The Court held that where a supervisor’s log is “used solely to help its creator remember past events,” and is not shared with the creator’s supervisors, compliance with Government Code section 3255 is not required. However, once the negative comments are used in a performance evaluation, or transmitted, in writing, to persons who make decisions related to the firefighter’s “qualifications for employment, promotion, additional compensation, or termination, or other disciplinary action,” then compliance is required.
This decision does not stand for the proposition that all supervisor logs and notes are exempt from the obligations imposed by the FBOR (Government Code sections 3255-3256) or the POBR (Government Code sections 3305-3306). If the log is open to viewing by others, is maintained by a supervisor that has the authority to take or recommend disciplinary actions, and/or is used for any personnel purpose other than simply to refresh memory in preparation for an evaluation, the subject employee must be given the opportunity to read, review, sign, and respond to the adverse comment.
Government Code sections 3255-3256 (FBOR) and 3305-3306 (POBR) create obligations on employers who wish to document negative events for later use in either performance evaluations or disciplinary actions. The failure to comply can be fatal to the Department’s ability to rely upon those comments. Therefore, a conservative supervisor will continue to share and document the materials placed in his or her log with the subject employee despite the Supreme Court’s decision.

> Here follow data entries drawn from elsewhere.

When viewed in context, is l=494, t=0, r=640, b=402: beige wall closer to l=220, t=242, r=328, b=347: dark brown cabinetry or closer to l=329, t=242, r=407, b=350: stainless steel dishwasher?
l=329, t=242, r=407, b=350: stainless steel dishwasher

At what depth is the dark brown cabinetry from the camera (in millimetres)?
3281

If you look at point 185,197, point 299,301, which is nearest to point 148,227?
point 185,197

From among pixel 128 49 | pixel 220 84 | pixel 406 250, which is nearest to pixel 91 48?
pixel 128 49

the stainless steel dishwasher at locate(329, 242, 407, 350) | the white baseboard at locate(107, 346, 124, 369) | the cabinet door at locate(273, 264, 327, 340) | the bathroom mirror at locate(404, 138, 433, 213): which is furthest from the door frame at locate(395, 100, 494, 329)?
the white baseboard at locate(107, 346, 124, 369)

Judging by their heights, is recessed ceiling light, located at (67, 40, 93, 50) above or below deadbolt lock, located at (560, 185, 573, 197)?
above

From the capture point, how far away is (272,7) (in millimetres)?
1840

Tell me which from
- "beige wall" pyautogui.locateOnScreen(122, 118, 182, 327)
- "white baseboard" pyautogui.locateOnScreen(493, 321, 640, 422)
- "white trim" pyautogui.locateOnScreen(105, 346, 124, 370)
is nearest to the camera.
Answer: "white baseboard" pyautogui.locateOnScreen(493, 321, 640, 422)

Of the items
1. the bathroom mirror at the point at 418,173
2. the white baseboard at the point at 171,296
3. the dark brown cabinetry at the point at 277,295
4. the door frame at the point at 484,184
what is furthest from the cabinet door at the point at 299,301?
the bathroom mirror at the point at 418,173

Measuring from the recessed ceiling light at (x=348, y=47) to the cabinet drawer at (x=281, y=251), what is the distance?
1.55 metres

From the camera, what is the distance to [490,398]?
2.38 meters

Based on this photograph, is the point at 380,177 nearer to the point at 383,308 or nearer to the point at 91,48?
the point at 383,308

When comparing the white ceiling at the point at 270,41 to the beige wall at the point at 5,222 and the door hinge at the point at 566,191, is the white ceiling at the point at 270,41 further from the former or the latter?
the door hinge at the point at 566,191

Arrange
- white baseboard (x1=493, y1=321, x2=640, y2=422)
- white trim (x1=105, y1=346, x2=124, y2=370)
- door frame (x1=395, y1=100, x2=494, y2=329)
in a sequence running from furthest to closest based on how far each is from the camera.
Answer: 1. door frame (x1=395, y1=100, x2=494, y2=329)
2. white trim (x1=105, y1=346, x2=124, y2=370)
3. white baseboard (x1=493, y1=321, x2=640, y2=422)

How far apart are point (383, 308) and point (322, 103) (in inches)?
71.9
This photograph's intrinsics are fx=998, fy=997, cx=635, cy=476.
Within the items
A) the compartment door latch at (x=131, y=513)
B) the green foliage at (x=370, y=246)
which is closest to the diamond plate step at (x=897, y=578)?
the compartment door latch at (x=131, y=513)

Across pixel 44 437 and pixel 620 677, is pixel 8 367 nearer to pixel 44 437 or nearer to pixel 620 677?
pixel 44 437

In Poole, the Supreme Court carved out a narrow exception. Two key facts were central to that exception: (1) that the logs were not made available to, or shown to, anyone other than the fire captain who supervised Poole that made the performance notes; and (2) that the fire captain had no independent authority to take any adverse action against the firefighter. A change in either of these facts could render the supervisor logs in your agency subject to the requirements under the FBOR or POBR that the employee be given the opportunity to read, review, sign, and respond to the adverse comment before it is placed in the log, and could jeopardize the Department’s ability to rely upon such documentation in later proceedings.
From my perspective, the best practice for any supervisor maintaining a log or file related to performance is to show and discuss the entries with the subject employee at the time the notations are made. The reason: one of the supervisor’s fundamental responsibilities is to ensure that employees conform to departmental expectations, practices, and policies. Secret files that simply document negatives without providing the opportunity for the subject employee to learn from the event and correct his or her behavior fail, in my opinion, to take advantage of the opportunity to turn a negative into a positive. Such surprise negatives can also create the perception that the supervisor is simply wants to “sandbag” his or her subordinates, and fosters the belief that supervisors are only “out to get” them and are unfair.
Therefore, while this decision permits a supervisor to keep all written notes, comments, and logs, both good and bad, to his or herself without needing to comply with the obligations imposed by Government Codes 3255-3256 and 3305-3306, such a practice may not be as productive as taking the opportunity to use the incidents as a learning event, or to reinforce departmental expectations, practices, and policies. Consequently, I encourage agencies and supervisors to continue the practice that has long existed in law enforcement of sharing and discussing the entries with the subject officer at the time the notation is made.